Identify the problem
Some challenges confronting the tile industry today are:
- Compliance with Sustainability and Regulation (reducing carbon footprint, toxic and polluting materials and processes).
- Variations in raw materials and processes.
- Rapid development of new bodies, glazes and surfaces.
- Cost reduction, waste reduction, and yield improvement.
Referring to sustainability, green hydrogen is a significant topic as far as ceramic R&D is concerned and requires management of the combustion trials and centralization of information, which can be supported by the MaterialsZone platform. Similarly, it can also help optimize glaze and body formulations and overcome local variations by selecting the best raw materials and predicting optimal conditions for the firing and smelting kilns. Overall cost reduction is also achieved with the digitalization of the entire R&D process achievable by the four pillars of the Lean R&D solution: Data aggregation, Collaboration hub, Visual Analyzer, Predictive co-pilot.
MaterialsZone solution
MaterialsZone follows a four-step approach.

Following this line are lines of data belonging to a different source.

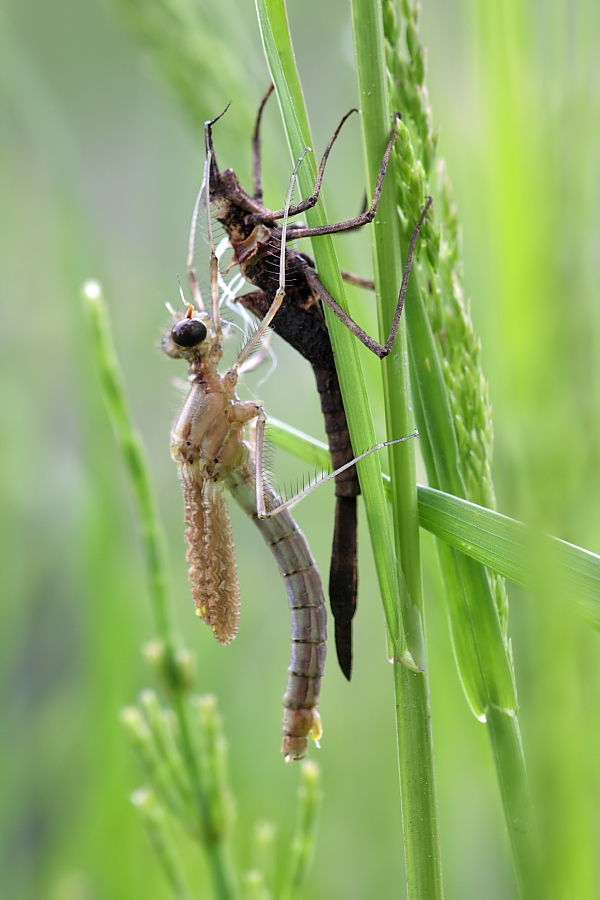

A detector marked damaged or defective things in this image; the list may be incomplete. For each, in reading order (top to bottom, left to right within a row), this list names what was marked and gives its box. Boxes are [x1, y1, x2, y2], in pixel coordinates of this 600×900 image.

crumpled wing [180, 464, 241, 648]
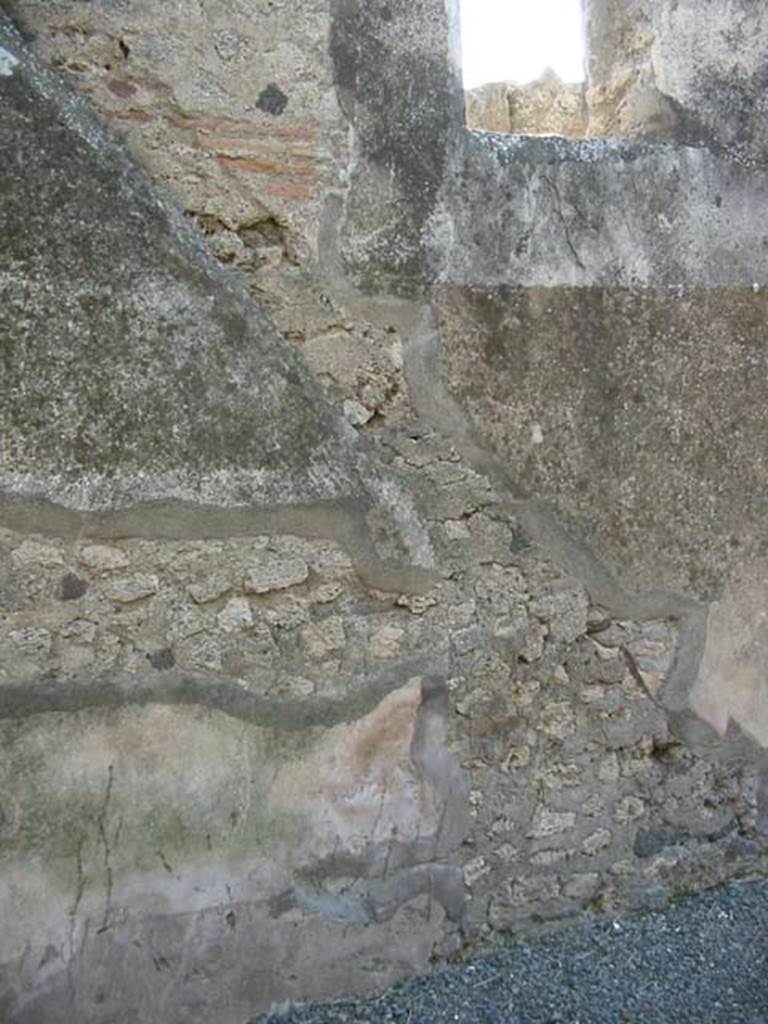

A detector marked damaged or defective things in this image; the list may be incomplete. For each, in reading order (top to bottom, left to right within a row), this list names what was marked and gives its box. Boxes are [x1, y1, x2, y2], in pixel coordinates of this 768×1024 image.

peeling plaster patch [0, 46, 18, 76]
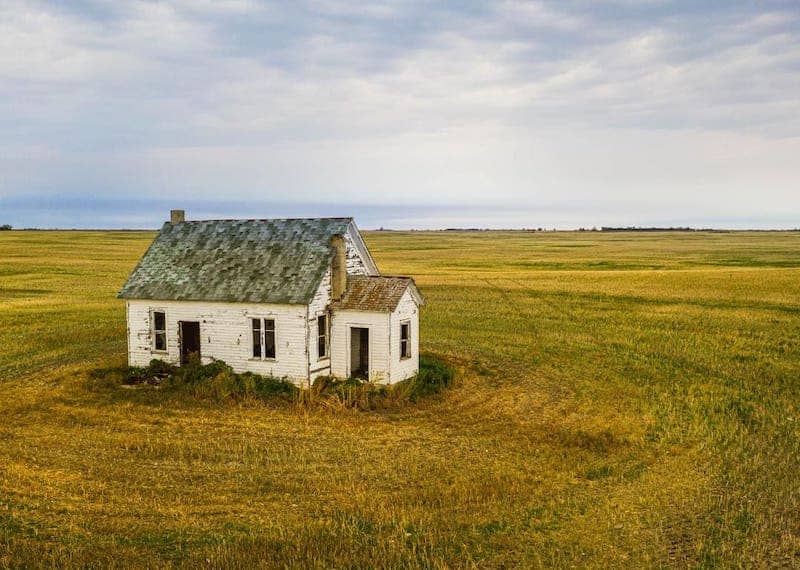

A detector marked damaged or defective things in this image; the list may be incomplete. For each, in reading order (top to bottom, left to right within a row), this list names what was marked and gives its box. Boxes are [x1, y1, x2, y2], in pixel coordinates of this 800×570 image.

broken window [252, 318, 276, 358]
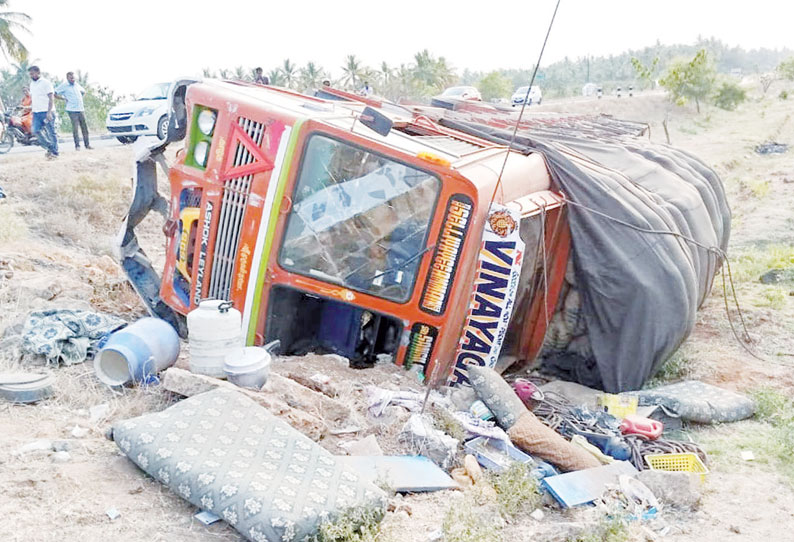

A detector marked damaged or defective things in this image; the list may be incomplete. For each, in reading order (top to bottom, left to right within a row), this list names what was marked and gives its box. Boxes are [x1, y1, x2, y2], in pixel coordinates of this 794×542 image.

cracked windshield glass [278, 135, 440, 304]
overturned truck [119, 81, 732, 394]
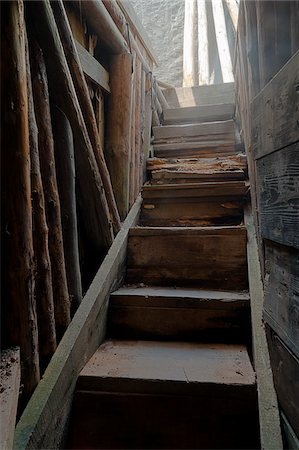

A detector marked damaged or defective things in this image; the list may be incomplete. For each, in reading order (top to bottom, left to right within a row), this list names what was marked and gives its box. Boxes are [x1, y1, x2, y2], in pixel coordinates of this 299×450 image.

splintered wood edge [14, 195, 144, 448]
splintered wood edge [244, 207, 284, 450]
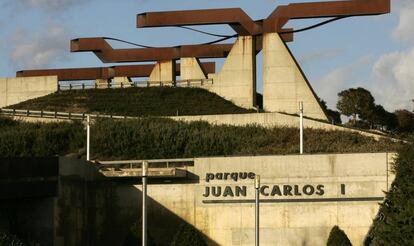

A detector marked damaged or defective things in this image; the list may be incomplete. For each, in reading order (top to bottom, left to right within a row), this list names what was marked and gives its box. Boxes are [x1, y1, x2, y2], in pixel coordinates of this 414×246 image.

rusted steel sculpture [15, 62, 213, 80]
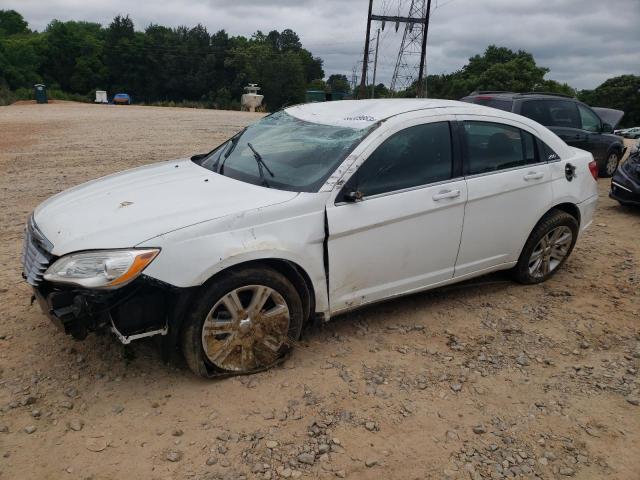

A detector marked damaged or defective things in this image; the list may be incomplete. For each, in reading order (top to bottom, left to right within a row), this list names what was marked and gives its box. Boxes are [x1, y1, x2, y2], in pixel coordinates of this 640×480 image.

damaged white car [21, 99, 600, 376]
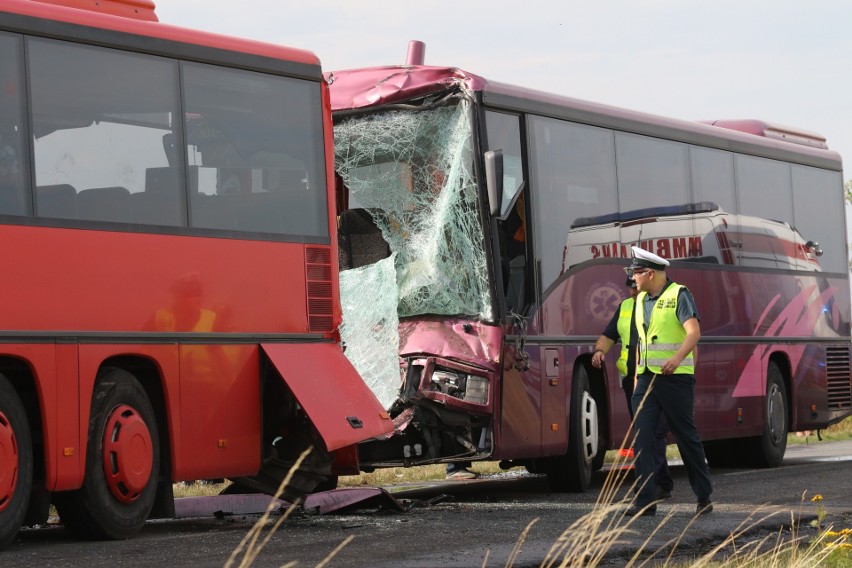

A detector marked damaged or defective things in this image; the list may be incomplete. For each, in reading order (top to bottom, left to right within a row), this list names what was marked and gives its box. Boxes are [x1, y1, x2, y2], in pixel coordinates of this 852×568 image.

red crashed bus [0, 0, 392, 552]
shattered windshield [332, 97, 492, 320]
red crashed bus [330, 42, 852, 490]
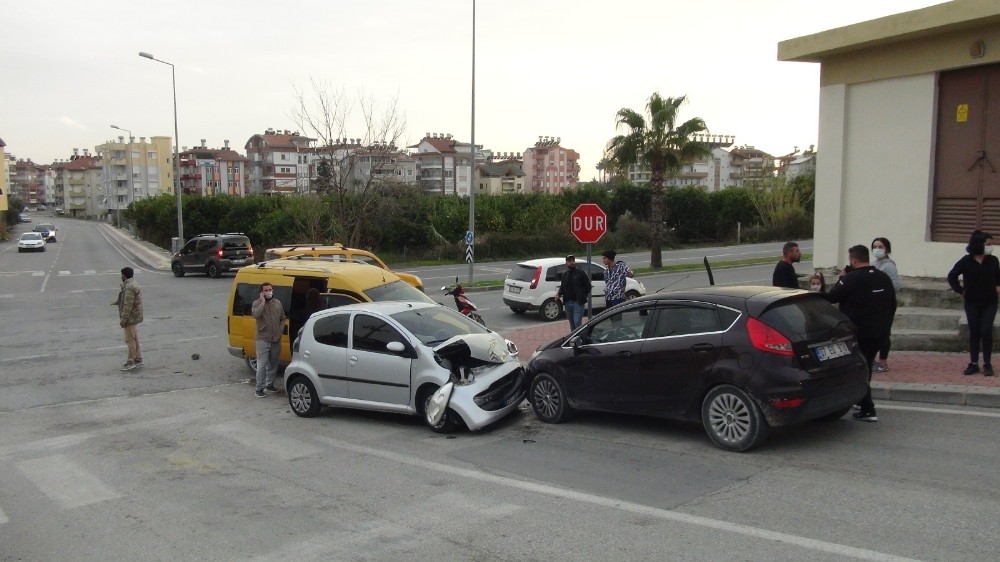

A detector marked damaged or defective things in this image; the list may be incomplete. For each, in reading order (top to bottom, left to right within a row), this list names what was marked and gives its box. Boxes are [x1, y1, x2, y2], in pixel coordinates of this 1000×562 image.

Step 1. The company selects a use case, a particular issue, problem, or project it chooses to facilitate. It could be conversion to green hydrogen mixtures to fire the kiln, optimizing body formulations or engobes, managing frit smelting, or anything that requires iterative development. MaterialsZone has ready use cases for calculating glaze, body or frit compositions; it can also demonstrate sustainability calculations and how it deals with security issues, inside and outside the organization.
Step 2. The second step consists of identifying the relevant data to that use case or project. This data will generate insights and be accumulated securely in the Materials Knowledge Center. Over time, as the company moves from project to project, its knowledge base will expand and be available to all the organization and not be held under the control of individuals. This then transforms the whole R&D effort into a Collaborative Framework.
Step 3. At this stage, the company gains insight and detects patterns in its data, sometimes unexpectedly. Across the organization, the platform's Visual Analyzer is used to accelerate development.
Step 4. After assembling data and conducting trials, AI modeling of the process can occur. The predictive co-pilot offers experimental suggestions and predicts outcomes. This step can take place at any stage of the process.
Summary
Introducing AI in the ceramic industry to support innovation is a first important step and can start small. Tools can now enable to streamline R&D and preserve the corporate knowledge base. For years, the industry has kept financial accounts and money under tight control, and recently, CRM has also tightly organized the whole sales process, while the R&D process remained opaque. MaterialsZone can help management regain control of this strategic phase and allow product development teams and data scientists to increase their productivity and creativity.
MaterialsZone was recently featured in Gartner’s 2024 Market Guide for Materials Informatics Solutions as a leader in the Materials Informatics domain.